_WHAT IS EXPECTED_
Your task is to extract the lines from the one holding "Which specific item from" through the end of the material. Set them down exactly and add nothing.

_DATASET ROWS_
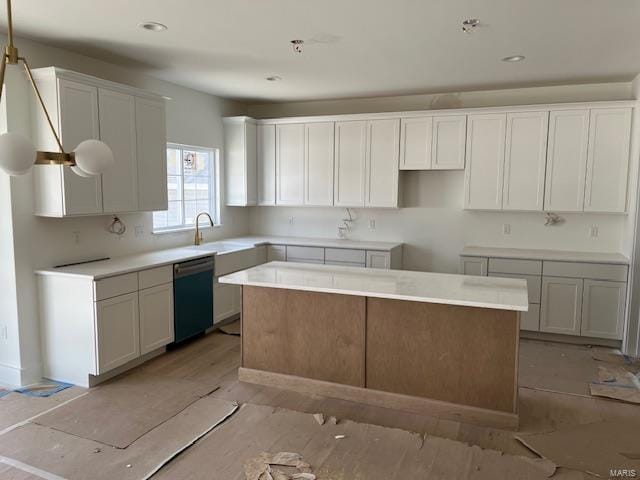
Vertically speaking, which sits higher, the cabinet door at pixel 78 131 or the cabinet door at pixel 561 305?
the cabinet door at pixel 78 131

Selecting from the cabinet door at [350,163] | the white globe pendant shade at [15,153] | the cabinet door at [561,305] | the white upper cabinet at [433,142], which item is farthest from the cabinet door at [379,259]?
the white globe pendant shade at [15,153]

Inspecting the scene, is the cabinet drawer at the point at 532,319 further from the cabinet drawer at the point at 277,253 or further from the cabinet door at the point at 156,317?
the cabinet door at the point at 156,317

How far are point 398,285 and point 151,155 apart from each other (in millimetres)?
2571

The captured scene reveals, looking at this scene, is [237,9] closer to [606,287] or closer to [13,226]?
[13,226]

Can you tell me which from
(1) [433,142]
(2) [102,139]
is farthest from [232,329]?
(1) [433,142]

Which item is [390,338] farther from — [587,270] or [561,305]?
[587,270]

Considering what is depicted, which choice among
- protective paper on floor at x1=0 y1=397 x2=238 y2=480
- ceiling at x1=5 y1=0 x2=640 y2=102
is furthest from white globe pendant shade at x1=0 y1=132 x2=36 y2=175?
protective paper on floor at x1=0 y1=397 x2=238 y2=480

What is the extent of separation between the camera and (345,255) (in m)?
5.48

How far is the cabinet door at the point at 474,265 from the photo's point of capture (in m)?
4.94

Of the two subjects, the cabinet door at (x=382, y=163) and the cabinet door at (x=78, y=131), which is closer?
the cabinet door at (x=78, y=131)

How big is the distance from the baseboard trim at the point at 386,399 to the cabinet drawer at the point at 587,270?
2109 mm

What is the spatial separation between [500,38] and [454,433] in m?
2.78

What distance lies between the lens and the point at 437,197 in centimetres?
561

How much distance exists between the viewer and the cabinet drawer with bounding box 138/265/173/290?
3919 millimetres
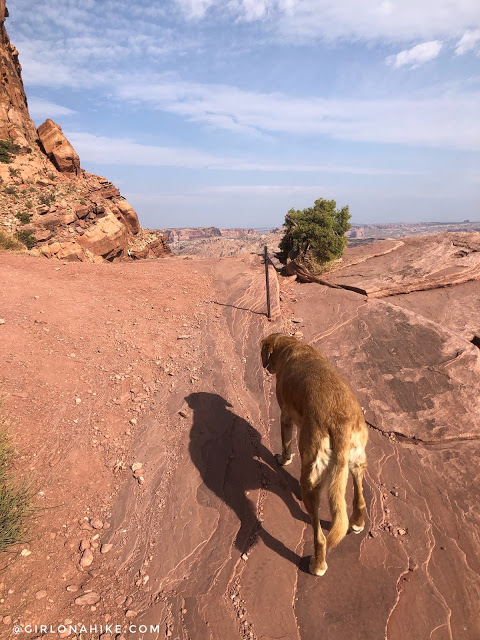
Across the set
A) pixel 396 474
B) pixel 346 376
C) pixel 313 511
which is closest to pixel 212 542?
pixel 313 511

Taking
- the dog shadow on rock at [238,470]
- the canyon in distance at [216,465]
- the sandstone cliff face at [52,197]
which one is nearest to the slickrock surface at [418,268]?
the canyon in distance at [216,465]

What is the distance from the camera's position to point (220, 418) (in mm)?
6223

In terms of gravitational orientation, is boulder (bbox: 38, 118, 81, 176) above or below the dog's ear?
above

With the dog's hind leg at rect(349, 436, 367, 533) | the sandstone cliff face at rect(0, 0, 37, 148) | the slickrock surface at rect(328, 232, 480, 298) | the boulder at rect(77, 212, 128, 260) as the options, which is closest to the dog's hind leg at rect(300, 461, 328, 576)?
the dog's hind leg at rect(349, 436, 367, 533)

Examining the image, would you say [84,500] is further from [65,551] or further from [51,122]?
[51,122]

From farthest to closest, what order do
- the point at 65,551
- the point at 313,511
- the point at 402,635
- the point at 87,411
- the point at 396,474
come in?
1. the point at 87,411
2. the point at 396,474
3. the point at 65,551
4. the point at 313,511
5. the point at 402,635

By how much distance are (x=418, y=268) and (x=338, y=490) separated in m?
12.0

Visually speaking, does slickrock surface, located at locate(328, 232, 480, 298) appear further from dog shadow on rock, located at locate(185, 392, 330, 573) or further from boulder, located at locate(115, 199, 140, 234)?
boulder, located at locate(115, 199, 140, 234)

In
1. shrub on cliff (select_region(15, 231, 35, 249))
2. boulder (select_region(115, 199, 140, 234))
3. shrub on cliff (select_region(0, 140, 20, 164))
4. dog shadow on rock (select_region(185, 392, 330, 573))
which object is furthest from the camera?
boulder (select_region(115, 199, 140, 234))

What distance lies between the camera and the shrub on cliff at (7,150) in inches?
1129

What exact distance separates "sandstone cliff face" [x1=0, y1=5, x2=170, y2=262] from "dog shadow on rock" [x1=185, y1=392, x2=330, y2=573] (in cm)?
2112

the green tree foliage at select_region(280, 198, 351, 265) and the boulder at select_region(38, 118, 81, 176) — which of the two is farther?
the boulder at select_region(38, 118, 81, 176)

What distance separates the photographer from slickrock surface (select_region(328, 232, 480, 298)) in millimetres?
11594

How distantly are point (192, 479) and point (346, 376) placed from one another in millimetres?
4011
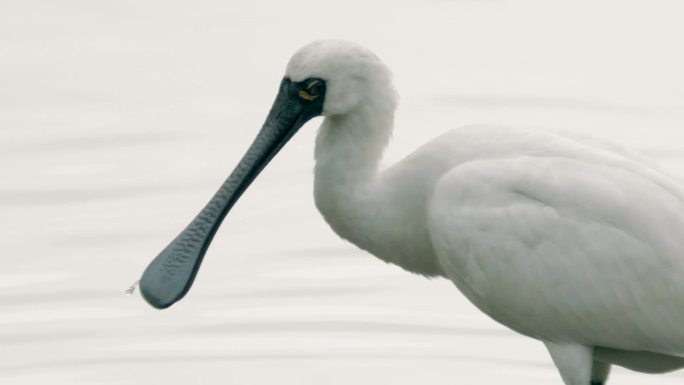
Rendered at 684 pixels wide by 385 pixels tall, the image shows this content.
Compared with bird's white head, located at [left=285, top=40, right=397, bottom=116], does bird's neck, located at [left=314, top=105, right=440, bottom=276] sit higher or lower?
lower

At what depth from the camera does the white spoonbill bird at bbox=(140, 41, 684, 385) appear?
46.8ft

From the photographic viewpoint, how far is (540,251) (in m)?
14.4

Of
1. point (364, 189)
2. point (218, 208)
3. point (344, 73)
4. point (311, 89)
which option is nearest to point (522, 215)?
point (364, 189)

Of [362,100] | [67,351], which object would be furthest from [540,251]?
[67,351]

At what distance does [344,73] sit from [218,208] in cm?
120

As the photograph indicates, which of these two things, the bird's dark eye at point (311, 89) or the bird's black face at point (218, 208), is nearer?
the bird's dark eye at point (311, 89)

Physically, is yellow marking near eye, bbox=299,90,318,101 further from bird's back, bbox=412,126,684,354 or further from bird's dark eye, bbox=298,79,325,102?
bird's back, bbox=412,126,684,354

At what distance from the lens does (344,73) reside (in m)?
14.4

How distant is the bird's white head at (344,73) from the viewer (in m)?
14.3

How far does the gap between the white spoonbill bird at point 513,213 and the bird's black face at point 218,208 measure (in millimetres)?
14

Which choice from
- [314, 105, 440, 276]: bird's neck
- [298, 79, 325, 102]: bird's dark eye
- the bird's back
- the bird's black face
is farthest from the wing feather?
the bird's black face

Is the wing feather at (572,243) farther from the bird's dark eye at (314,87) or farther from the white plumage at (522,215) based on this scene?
the bird's dark eye at (314,87)

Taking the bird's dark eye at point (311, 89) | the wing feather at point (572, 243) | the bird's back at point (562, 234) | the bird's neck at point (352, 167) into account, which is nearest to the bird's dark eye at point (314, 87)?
the bird's dark eye at point (311, 89)

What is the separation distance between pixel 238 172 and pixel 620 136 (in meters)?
5.91
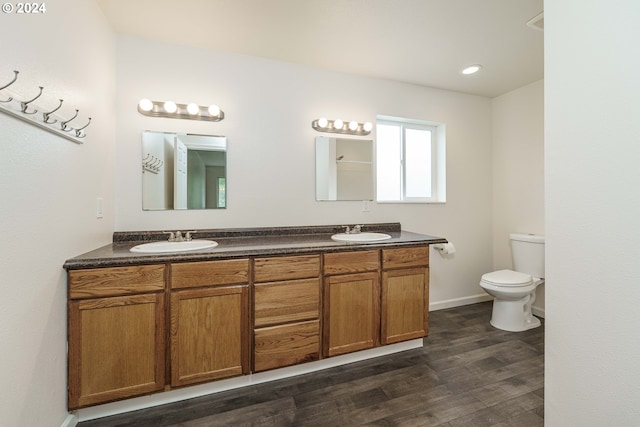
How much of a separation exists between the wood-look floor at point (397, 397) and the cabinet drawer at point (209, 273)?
2.43 ft

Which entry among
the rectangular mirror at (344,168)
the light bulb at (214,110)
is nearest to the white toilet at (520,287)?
the rectangular mirror at (344,168)

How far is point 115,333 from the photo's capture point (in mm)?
1432

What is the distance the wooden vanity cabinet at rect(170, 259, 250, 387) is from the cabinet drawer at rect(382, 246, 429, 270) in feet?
3.40

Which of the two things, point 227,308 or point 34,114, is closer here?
point 34,114

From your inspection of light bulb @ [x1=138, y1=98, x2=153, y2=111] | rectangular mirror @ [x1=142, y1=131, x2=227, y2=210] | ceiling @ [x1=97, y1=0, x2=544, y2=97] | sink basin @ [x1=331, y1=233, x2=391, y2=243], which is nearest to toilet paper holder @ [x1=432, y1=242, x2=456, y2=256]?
sink basin @ [x1=331, y1=233, x2=391, y2=243]

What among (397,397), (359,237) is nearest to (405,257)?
(359,237)

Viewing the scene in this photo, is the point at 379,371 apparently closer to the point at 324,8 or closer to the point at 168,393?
the point at 168,393

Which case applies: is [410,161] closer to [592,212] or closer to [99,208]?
[592,212]

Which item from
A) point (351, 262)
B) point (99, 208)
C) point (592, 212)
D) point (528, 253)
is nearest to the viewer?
point (592, 212)

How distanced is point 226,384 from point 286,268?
85 cm

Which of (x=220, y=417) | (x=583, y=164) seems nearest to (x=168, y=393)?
(x=220, y=417)

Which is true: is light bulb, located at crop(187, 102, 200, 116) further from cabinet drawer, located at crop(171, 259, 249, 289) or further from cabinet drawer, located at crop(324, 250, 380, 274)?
cabinet drawer, located at crop(324, 250, 380, 274)

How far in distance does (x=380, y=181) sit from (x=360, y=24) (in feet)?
4.90

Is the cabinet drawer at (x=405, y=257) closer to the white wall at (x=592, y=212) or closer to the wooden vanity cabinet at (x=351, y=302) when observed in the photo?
the wooden vanity cabinet at (x=351, y=302)
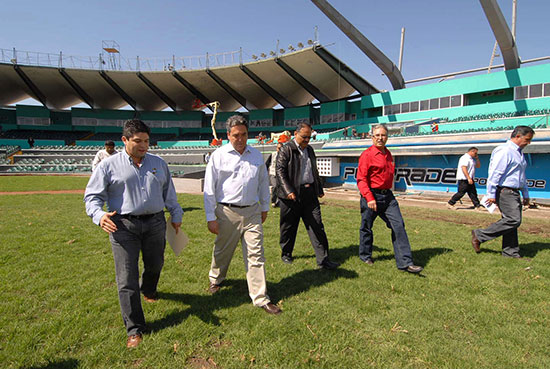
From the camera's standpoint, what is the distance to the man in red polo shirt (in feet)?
14.7

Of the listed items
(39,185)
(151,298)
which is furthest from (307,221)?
(39,185)

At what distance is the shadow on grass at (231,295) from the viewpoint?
3.19 meters

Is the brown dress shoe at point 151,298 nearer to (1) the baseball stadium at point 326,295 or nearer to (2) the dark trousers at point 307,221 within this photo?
(1) the baseball stadium at point 326,295

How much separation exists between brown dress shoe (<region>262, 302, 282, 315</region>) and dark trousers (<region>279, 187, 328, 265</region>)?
1.46 metres

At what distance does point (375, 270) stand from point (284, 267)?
1.36m

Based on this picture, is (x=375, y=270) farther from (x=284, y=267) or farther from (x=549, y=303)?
(x=549, y=303)

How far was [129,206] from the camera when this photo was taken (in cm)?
286

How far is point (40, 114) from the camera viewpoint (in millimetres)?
50438

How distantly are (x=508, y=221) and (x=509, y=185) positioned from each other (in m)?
0.59

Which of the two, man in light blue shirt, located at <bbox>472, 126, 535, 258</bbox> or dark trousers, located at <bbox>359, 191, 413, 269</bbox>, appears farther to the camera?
man in light blue shirt, located at <bbox>472, 126, 535, 258</bbox>

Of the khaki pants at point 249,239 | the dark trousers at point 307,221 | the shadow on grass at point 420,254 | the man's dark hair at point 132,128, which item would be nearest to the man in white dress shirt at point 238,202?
the khaki pants at point 249,239

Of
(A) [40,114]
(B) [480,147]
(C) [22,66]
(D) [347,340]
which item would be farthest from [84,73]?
(D) [347,340]

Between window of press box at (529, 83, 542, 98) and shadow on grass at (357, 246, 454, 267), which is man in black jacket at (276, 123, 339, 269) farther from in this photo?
window of press box at (529, 83, 542, 98)

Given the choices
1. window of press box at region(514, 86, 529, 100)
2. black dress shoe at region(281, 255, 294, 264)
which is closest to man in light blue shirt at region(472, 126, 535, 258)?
black dress shoe at region(281, 255, 294, 264)
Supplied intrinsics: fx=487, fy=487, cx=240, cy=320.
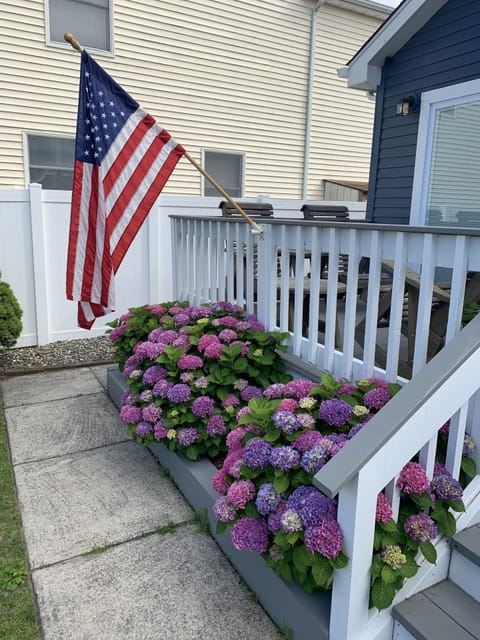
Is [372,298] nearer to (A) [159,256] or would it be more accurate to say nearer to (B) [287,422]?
(B) [287,422]

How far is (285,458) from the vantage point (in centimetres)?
179

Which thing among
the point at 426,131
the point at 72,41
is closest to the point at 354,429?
the point at 72,41

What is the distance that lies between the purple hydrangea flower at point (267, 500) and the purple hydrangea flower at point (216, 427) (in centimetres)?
88

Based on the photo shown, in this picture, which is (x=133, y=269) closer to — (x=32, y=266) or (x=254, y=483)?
(x=32, y=266)

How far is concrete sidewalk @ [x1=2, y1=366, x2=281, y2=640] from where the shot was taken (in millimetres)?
1883

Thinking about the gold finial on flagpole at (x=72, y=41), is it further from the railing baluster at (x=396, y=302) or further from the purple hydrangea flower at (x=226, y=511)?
the purple hydrangea flower at (x=226, y=511)

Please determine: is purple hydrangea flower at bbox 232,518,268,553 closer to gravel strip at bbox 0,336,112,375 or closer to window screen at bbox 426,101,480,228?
gravel strip at bbox 0,336,112,375

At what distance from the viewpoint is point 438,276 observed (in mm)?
4953

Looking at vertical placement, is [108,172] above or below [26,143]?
below

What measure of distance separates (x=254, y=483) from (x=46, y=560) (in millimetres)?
1083

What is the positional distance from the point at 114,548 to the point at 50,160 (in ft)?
20.2

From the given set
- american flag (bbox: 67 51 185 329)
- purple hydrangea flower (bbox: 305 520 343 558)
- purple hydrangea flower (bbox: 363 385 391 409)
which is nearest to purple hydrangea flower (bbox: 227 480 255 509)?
purple hydrangea flower (bbox: 305 520 343 558)

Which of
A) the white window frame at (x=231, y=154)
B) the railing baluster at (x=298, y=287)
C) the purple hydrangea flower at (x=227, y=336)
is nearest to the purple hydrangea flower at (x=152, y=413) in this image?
the purple hydrangea flower at (x=227, y=336)

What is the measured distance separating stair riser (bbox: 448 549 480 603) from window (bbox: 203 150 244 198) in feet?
23.9
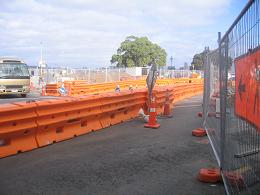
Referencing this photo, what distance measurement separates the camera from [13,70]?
2503 centimetres

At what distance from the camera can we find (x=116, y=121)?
11797 mm

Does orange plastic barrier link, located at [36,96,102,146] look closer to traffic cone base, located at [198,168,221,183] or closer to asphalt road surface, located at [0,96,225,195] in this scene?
asphalt road surface, located at [0,96,225,195]

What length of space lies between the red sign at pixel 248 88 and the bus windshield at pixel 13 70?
883 inches

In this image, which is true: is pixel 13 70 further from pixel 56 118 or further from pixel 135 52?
pixel 135 52

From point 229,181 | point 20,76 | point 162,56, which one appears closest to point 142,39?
point 162,56

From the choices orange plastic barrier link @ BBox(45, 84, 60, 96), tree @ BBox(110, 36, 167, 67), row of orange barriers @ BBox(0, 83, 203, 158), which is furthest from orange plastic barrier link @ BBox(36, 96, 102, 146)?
tree @ BBox(110, 36, 167, 67)

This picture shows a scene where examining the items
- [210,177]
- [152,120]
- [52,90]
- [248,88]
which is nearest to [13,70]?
[52,90]

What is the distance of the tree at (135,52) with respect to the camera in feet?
350

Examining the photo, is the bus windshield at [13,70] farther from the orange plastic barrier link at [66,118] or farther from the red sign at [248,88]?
the red sign at [248,88]

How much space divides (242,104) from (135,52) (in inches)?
4075

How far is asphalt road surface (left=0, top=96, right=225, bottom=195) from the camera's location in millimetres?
5402

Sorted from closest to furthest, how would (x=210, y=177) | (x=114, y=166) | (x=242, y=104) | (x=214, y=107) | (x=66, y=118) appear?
(x=242, y=104) < (x=210, y=177) < (x=114, y=166) < (x=214, y=107) < (x=66, y=118)

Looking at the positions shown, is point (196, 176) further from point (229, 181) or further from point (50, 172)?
point (50, 172)

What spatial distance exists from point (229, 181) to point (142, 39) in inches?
4179
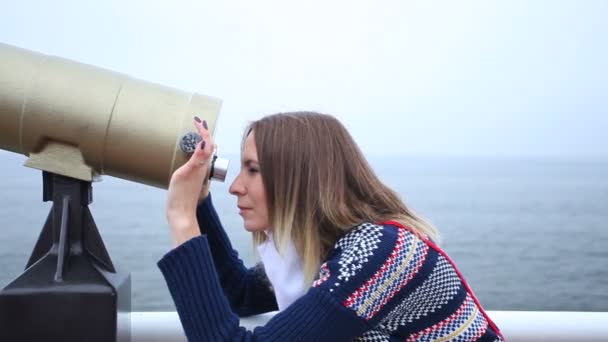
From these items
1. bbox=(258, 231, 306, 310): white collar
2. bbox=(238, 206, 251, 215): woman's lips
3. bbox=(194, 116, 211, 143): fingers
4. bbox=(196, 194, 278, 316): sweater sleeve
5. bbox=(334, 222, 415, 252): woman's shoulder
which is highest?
bbox=(194, 116, 211, 143): fingers

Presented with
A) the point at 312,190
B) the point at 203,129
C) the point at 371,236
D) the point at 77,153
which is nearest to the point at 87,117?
the point at 77,153

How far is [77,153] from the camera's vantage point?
1.05 m

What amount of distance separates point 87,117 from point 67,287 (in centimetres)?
26

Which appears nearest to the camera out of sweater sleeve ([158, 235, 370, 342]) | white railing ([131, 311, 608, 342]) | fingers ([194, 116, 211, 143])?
sweater sleeve ([158, 235, 370, 342])

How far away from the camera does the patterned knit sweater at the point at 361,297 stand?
0.87m

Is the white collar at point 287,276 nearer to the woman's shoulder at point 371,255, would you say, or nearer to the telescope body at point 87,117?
the woman's shoulder at point 371,255

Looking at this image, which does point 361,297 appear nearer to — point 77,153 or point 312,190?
point 312,190

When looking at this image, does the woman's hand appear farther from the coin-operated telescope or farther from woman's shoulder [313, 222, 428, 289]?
woman's shoulder [313, 222, 428, 289]

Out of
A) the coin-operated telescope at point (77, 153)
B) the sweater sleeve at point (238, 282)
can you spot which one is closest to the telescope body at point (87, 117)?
the coin-operated telescope at point (77, 153)

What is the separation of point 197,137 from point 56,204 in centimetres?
26

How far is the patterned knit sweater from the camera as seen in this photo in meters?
0.87

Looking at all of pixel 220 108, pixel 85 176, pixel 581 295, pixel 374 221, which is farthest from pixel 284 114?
pixel 581 295

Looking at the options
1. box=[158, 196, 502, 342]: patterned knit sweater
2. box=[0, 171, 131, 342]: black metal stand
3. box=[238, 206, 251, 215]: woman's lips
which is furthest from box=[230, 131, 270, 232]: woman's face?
box=[0, 171, 131, 342]: black metal stand

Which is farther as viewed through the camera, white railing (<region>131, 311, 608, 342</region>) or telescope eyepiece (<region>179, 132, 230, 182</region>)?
white railing (<region>131, 311, 608, 342</region>)
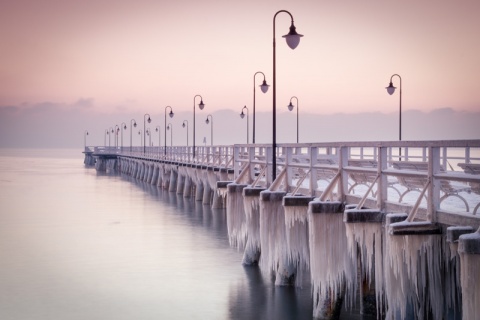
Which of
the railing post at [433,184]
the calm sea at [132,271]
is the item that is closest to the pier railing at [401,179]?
the railing post at [433,184]

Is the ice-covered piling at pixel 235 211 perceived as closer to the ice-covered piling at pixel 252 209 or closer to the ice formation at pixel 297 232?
the ice-covered piling at pixel 252 209

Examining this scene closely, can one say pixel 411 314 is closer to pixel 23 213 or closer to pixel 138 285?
pixel 138 285

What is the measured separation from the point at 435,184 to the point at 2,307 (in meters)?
10.1

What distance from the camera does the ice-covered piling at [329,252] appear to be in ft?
39.7

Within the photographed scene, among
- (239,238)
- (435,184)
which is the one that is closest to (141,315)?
(239,238)

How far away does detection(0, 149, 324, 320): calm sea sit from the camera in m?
15.1

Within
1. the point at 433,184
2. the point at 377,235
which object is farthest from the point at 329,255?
the point at 433,184

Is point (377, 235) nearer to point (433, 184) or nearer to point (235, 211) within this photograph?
point (433, 184)

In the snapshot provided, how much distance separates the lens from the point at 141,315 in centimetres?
1452

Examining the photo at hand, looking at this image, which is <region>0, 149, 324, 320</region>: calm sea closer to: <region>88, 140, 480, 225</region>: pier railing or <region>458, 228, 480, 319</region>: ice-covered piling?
<region>88, 140, 480, 225</region>: pier railing

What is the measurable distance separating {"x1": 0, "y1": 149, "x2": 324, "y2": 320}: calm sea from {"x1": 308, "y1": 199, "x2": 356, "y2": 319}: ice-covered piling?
1787mm

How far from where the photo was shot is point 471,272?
7594 millimetres

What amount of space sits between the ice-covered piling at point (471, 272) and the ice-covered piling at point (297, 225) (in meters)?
6.69

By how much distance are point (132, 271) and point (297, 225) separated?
281 inches
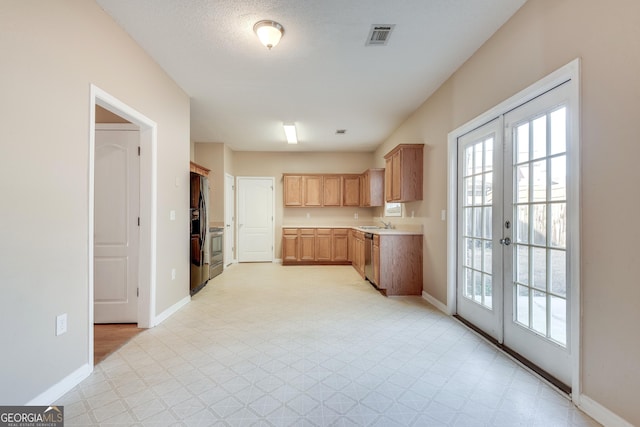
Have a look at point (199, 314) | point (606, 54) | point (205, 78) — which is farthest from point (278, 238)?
point (606, 54)

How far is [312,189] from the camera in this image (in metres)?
7.26

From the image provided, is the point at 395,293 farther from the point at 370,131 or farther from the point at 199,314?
the point at 370,131

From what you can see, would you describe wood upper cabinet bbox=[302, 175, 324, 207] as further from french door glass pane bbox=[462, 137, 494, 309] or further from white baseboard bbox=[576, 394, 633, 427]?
white baseboard bbox=[576, 394, 633, 427]

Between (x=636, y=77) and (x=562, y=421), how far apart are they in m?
1.90

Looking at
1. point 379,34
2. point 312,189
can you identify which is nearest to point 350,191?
point 312,189

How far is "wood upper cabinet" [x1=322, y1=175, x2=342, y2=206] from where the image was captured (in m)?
7.26

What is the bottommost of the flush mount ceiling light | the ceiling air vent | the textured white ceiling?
the flush mount ceiling light

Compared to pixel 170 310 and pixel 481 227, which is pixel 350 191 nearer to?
pixel 481 227

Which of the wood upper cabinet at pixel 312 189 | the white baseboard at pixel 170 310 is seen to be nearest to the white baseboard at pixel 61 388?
the white baseboard at pixel 170 310

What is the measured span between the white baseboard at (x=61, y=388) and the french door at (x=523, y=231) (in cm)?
331

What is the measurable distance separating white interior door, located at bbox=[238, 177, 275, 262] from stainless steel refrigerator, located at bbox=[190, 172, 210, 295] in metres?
2.56

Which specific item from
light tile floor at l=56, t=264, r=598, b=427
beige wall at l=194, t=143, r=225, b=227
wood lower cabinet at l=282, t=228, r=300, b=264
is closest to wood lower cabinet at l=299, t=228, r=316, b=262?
wood lower cabinet at l=282, t=228, r=300, b=264

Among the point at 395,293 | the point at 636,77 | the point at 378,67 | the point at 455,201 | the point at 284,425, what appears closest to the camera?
the point at 636,77

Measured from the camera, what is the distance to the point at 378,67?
10.5 ft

_SOLUTION BELOW_
Which specific item from
light tile floor at l=56, t=264, r=598, b=427
beige wall at l=194, t=143, r=225, b=227
wood lower cabinet at l=282, t=228, r=300, b=264
is closest to wood lower cabinet at l=299, t=228, r=316, b=262?
wood lower cabinet at l=282, t=228, r=300, b=264

Among the point at 395,293 | the point at 636,77 | the point at 378,67 | the point at 455,201 | the point at 284,425, what appears closest to the camera?
the point at 636,77

Measured from the camera, what is the distance to the point at 378,67?
10.5 ft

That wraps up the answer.